Dear Dr. amjjbonvin,
sir,
now i face only one problem, to the homodimer protein, the dsRNA is not binding to both the protein monomer as in x-ray structure, but bind to single monomer one sided. since u have suggested to add more restraint in the discussion of “nucleic acid docking title”. i wanted to add specific atom restraint as mentioned below, targeting protien to bind sugar phosohate backbone.

  1. sir i refer “non-bonded restraint” to non-bonded contact (van der Waals
    bonds) from bond file of nucplot.
    EX :
    protein DNA Distance
    HIS A 539 CA C D 23 OP1 3.11
    HIS A 539 CB C D 23 OP1 2.69
    HIS A 539 CG C D 23 OP1 3.07
    HIS A 539 ND1 C D 23 OP1 2.88
    ARG A 544 NH1 G C 27 O2’ 3.16
    ARG A 544 NH2 C C 28 C5’ 3.03
    ARG A 544 NH2 C C 28 C4’ 3.14

  2. In which restraint option it has to be entered, how to enter this restraint ?

  3. if this have to be entered in dihedral restraint, then how to get the < force
    constant> < target dihedral angle> < error range> < exponent>? .
    thank u

  1. sir i refer “non-bonded restraint” to non-bonded contact (van der Waals
    bonds) from bond file of nucplot.
    EX :
    protein DNA Distance
    HIS A 539 CA C D 23 OP1 3.11
    HIS A 539 CB C D 23 OP1 2.69

Simply then define distance restraints for those atom pairs.
But if you want to reproduce an existing complex, you might as well try to superimpose the components on the complex and then refine the model.

• In which restraint option it has to be entered, how to enter this restraint ?

As unambiguous restraints (expert level - distance restraints menu)

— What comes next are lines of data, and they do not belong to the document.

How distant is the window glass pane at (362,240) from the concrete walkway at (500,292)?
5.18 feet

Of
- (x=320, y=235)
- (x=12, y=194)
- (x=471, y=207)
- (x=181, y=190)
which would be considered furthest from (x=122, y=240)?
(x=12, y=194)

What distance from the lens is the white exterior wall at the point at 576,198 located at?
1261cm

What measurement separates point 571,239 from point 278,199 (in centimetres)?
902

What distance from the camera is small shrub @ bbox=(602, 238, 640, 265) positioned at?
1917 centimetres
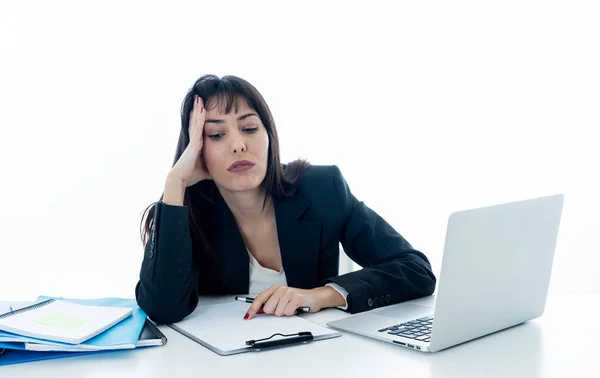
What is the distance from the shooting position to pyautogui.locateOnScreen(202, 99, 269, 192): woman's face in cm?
201

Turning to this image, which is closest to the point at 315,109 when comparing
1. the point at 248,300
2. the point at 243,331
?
the point at 248,300

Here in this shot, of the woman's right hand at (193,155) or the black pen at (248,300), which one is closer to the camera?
the black pen at (248,300)

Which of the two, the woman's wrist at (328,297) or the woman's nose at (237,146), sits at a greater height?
the woman's nose at (237,146)

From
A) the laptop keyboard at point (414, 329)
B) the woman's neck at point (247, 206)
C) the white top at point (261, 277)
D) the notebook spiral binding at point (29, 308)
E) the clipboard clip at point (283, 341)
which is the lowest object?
the white top at point (261, 277)

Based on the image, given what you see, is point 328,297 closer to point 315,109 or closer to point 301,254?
point 301,254

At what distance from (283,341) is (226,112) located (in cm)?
87

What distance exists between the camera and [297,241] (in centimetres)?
215

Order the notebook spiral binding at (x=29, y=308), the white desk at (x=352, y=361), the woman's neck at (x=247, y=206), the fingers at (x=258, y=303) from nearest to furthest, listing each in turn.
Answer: the white desk at (x=352, y=361)
the notebook spiral binding at (x=29, y=308)
the fingers at (x=258, y=303)
the woman's neck at (x=247, y=206)

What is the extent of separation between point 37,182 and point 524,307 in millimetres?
2692

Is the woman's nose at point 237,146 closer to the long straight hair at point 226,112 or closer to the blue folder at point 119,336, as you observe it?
the long straight hair at point 226,112

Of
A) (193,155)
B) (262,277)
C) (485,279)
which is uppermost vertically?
(193,155)

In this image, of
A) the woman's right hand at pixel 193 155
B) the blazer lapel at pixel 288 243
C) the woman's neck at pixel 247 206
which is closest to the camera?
the woman's right hand at pixel 193 155

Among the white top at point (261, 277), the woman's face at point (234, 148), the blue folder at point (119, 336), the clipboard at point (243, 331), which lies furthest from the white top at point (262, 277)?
the blue folder at point (119, 336)

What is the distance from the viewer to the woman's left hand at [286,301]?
5.41 feet
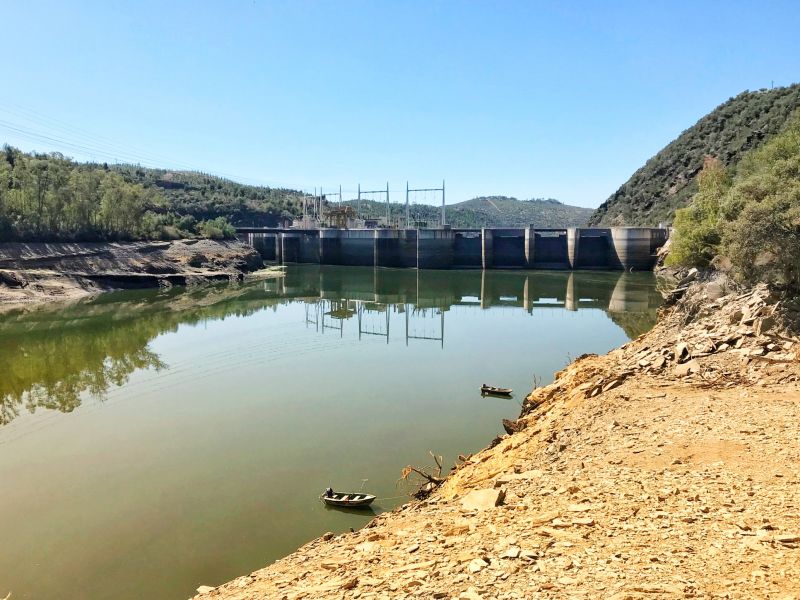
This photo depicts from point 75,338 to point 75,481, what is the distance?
15.7 metres

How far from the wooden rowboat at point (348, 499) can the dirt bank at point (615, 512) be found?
3.50 ft

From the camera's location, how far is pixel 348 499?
773 centimetres

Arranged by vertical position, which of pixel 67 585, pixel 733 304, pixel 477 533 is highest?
pixel 733 304

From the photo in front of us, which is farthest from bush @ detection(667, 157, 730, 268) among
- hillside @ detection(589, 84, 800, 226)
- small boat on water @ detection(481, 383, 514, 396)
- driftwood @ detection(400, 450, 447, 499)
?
hillside @ detection(589, 84, 800, 226)

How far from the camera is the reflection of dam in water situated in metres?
25.6

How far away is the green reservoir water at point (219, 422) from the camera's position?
698 cm

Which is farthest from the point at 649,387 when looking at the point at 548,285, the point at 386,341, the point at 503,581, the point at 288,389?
the point at 548,285

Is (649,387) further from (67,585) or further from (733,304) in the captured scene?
(67,585)

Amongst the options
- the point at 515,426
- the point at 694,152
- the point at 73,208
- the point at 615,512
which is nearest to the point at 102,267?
the point at 73,208

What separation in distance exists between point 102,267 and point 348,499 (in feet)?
124

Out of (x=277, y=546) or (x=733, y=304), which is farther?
(x=733, y=304)

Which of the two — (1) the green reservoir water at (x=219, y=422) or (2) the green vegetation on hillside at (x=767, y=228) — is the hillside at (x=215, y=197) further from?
(2) the green vegetation on hillside at (x=767, y=228)

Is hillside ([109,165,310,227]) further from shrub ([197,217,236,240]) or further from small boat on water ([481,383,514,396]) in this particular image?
small boat on water ([481,383,514,396])

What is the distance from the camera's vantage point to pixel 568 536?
14.4 feet
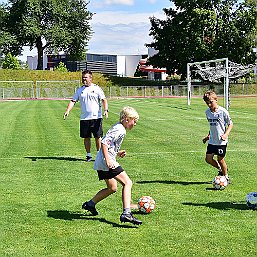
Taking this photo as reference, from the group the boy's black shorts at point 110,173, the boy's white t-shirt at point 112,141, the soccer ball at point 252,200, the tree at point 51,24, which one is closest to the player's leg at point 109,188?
the boy's black shorts at point 110,173

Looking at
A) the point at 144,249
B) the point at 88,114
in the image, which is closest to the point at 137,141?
the point at 88,114

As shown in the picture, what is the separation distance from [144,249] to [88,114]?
269 inches

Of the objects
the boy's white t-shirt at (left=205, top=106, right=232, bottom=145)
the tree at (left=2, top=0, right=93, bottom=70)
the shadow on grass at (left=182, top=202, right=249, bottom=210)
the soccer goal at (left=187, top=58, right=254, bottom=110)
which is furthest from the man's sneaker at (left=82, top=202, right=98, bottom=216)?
the tree at (left=2, top=0, right=93, bottom=70)

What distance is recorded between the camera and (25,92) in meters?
64.2

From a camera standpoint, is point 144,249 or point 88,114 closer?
point 144,249

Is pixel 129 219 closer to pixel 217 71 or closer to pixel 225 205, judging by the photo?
pixel 225 205

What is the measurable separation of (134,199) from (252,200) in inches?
70.6

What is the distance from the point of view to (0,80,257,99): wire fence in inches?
2532

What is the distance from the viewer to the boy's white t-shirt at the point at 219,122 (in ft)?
29.9

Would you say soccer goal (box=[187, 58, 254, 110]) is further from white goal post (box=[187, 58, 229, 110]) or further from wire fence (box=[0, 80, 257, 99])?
wire fence (box=[0, 80, 257, 99])

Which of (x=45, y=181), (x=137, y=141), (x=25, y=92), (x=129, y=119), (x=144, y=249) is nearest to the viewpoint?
(x=144, y=249)

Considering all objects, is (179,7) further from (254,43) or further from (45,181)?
(45,181)

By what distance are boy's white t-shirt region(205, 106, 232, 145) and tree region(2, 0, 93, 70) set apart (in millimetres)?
71968

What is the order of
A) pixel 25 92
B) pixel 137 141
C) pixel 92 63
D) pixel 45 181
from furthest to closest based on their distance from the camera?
pixel 92 63 → pixel 25 92 → pixel 137 141 → pixel 45 181
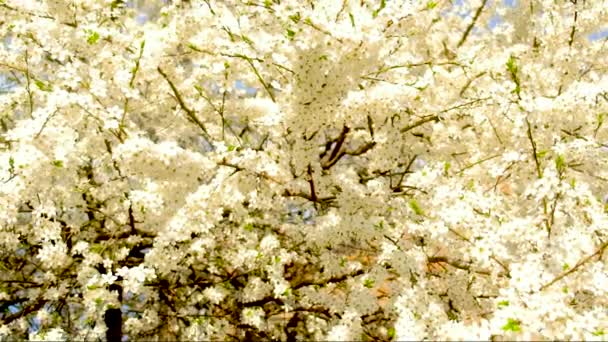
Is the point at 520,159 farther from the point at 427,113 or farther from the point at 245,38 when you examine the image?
the point at 245,38

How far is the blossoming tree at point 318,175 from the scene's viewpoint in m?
4.95

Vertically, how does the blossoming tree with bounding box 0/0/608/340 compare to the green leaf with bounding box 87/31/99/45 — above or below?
below

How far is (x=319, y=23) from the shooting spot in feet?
16.3

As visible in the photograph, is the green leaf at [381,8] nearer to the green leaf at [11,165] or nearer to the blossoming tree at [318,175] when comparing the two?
the blossoming tree at [318,175]

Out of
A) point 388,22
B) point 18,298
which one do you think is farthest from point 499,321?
point 18,298

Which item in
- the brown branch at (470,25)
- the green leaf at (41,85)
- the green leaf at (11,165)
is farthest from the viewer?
the brown branch at (470,25)

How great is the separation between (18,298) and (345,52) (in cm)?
664

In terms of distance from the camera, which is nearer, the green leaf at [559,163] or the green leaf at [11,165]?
the green leaf at [559,163]

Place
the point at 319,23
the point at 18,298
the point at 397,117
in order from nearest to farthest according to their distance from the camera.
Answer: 1. the point at 319,23
2. the point at 397,117
3. the point at 18,298

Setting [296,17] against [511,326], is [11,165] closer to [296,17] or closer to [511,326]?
[296,17]

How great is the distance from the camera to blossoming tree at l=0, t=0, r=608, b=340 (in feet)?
16.3

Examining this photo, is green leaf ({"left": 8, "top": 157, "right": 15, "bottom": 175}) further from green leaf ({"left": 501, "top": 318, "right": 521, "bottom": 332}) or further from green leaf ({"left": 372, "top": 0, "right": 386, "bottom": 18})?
green leaf ({"left": 501, "top": 318, "right": 521, "bottom": 332})

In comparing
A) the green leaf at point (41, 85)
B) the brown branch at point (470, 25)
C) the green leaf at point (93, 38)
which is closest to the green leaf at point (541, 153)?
the green leaf at point (93, 38)

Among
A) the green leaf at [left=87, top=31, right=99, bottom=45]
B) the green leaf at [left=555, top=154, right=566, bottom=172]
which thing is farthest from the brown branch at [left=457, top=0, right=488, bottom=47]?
the green leaf at [left=87, top=31, right=99, bottom=45]
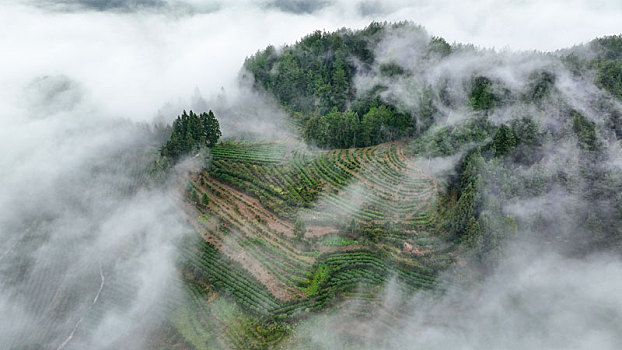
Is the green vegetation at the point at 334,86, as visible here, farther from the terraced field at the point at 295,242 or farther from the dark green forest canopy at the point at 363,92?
the terraced field at the point at 295,242

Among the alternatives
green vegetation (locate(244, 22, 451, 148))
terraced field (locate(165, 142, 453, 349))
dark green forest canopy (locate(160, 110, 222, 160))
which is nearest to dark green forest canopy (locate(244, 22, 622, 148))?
green vegetation (locate(244, 22, 451, 148))

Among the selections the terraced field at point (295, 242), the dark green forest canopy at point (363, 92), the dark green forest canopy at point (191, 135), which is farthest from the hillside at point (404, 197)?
the dark green forest canopy at point (191, 135)

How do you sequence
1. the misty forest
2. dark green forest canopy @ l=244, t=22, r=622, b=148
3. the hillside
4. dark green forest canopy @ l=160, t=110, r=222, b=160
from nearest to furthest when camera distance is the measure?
the misty forest < the hillside < dark green forest canopy @ l=244, t=22, r=622, b=148 < dark green forest canopy @ l=160, t=110, r=222, b=160

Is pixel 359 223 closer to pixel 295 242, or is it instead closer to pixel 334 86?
pixel 295 242

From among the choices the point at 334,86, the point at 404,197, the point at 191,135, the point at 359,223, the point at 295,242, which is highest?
the point at 334,86

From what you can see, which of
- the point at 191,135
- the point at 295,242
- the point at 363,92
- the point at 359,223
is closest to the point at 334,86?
the point at 363,92

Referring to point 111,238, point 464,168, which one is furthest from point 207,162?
point 464,168

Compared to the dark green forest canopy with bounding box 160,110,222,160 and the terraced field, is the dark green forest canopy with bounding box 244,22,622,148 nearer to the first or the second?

• if this have to be entered in dihedral restraint, then how to get the < force
constant> < target dihedral angle> < error range> < exponent>? .

force constant can simply be 1 and the exponent 2 - the target dihedral angle you will have to define what you have.

Dear Dr. amjjbonvin,
sir,
For ex :
protein DNA Distance
HIS A 539 CA C D 23 OP1 3.11

for above interaction between HIS 539, chain A and DNA- CYT 23, chain D, phosphate, with bond distance - 3.1, whether i can assign syntax as given below in distance restraint file format.

assign (resid 539 and segid A and name CA)
(resid 23 and segid D and name OP1) 3.1 3.1 0.0
thank u sir

Yes - but I would give a bit more range to the distance in that case, e.g. adding 0.2-0.5A to it

Dear Dr. amjjbonvin
thank u sir. i will do it as per ur instruction.
thank u very much for ur patience reply.